Los puntos clave de la nueva ley
La normativa no solo se limita a un número, sino que establece mecanismos de control que las grandes tecnológicas deberán implementar de forma obligatoria:
- Verificación de identidad real: Las plataformas estarán obligadas a implementar sistemas de verificación de edad eficaces. Ya no bastará con marcar una casilla de “soy mayor de edad”; se requerirán métodos de autenticación más robustos.
- Controles parentales de fábrica: Los dispositivos electrónicos deberán incluir por defecto sistemas de control parental de fácil activación.

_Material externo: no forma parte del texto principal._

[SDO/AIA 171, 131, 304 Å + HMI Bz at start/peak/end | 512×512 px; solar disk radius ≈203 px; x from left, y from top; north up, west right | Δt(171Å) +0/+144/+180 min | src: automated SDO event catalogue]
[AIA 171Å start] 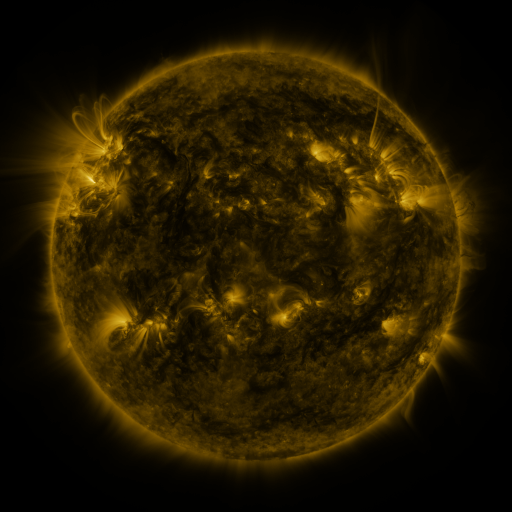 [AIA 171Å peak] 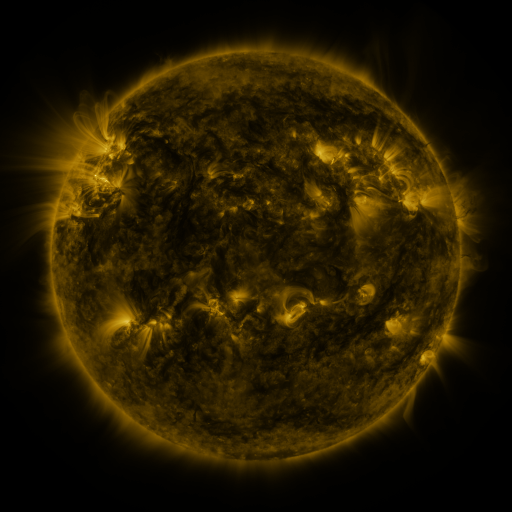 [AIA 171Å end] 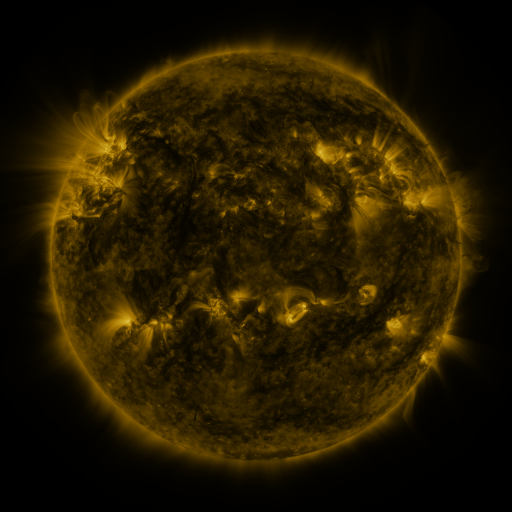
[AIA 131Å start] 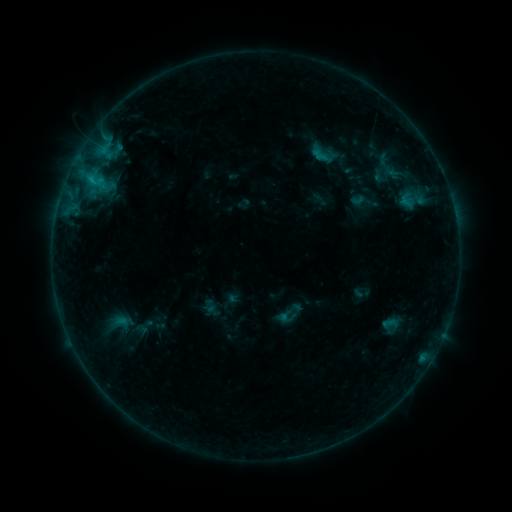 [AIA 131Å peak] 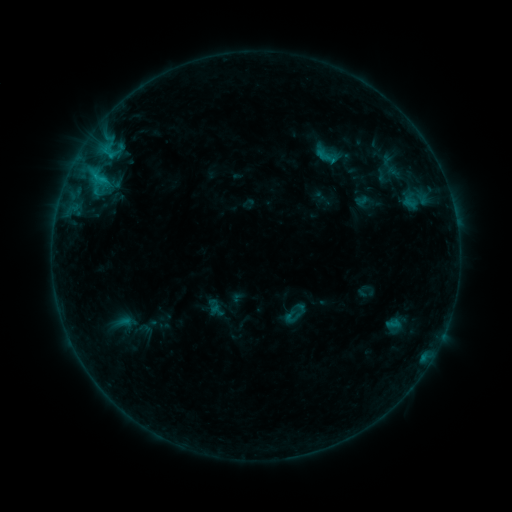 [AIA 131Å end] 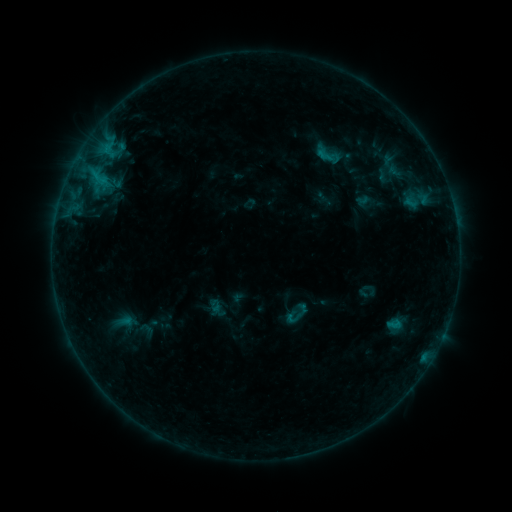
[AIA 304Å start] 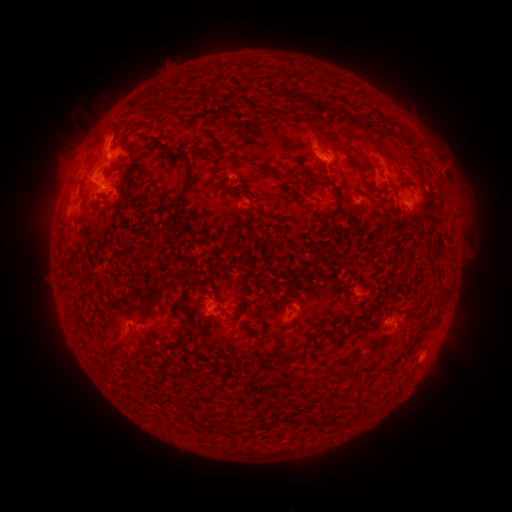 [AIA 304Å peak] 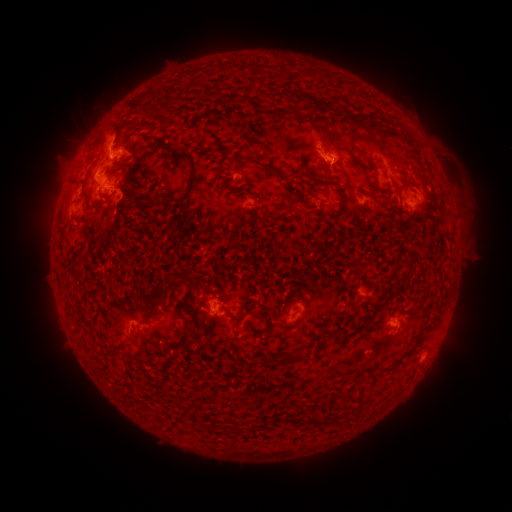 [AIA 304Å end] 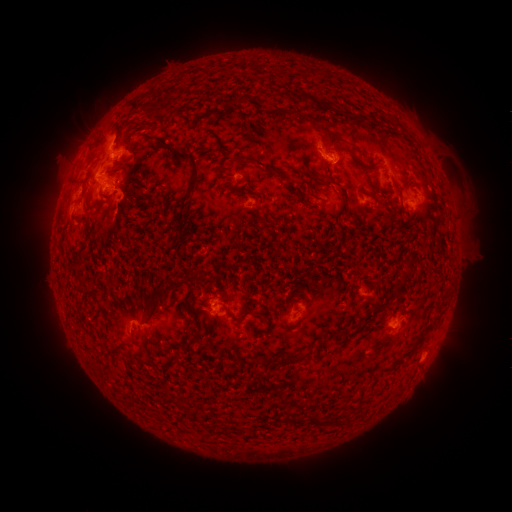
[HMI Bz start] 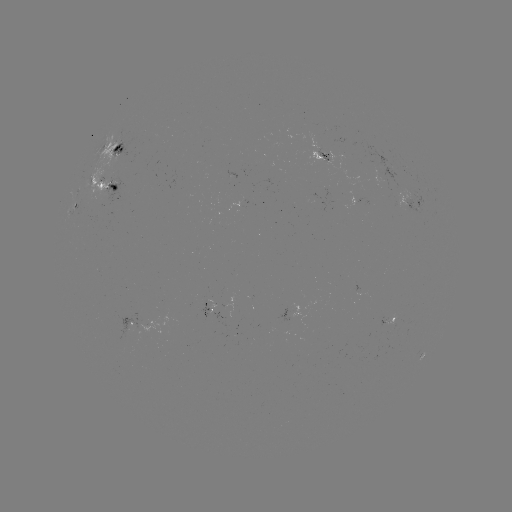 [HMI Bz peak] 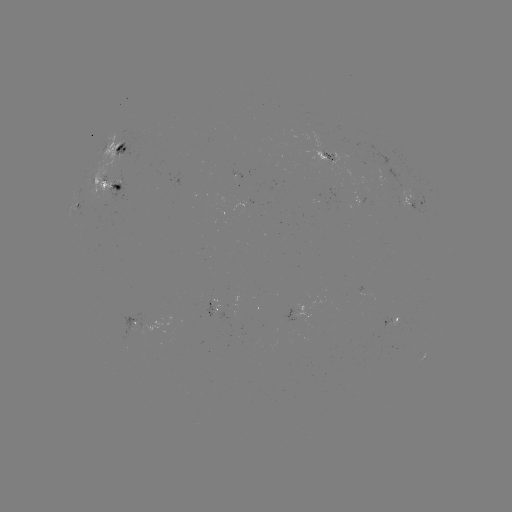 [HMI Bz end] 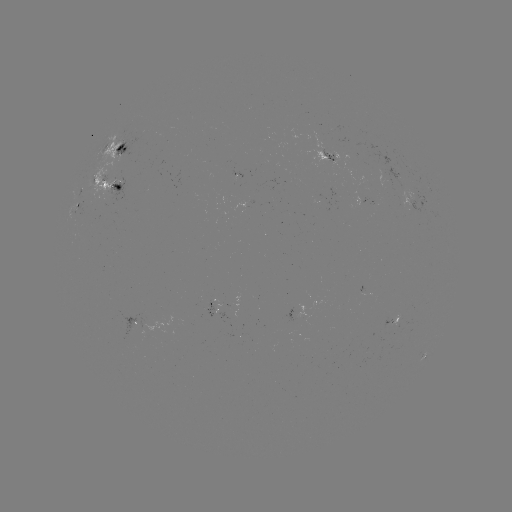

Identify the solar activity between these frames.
emerging-flux region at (205, 303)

- Prohibición de algoritmos de recomendación: Para los menores que sí tengan edad legal de acceso (entre 16 y 18 años), se limitará el uso de algoritmos que promuevan el consumo infinito o contenidos que puedan derivar en trastornos alimentarios o conductas autolesivas.
- Régimen de sanciones: Las empresas que no cumplan con el bloqueo de cuentas a menores de 16 años enfrentarán multas millonarias, proporcionales a su facturación global.
¿Un espejo para Argentina?
Aunque la ley es de aplicación exclusiva en territorio español, el debate ya cruza el Atlántico. En nuestro país, el acceso a las pantallas es cada vez más precoz, y las discusiones sobre la regulación de las “Big Tech” están en la agenda legislativa. La medida española funciona como un laboratorio para observar si es posible, mediante la ley, ponerle un freno a la influencia de Silicon Valley en el desarrollo cognitivo de los niños.
“No se trata de prohibir la tecnología, sino de garantizar que el ingreso al mundo digital sea maduro y supervisado”, señalaron fuentes del Ministerio de Juventud de España.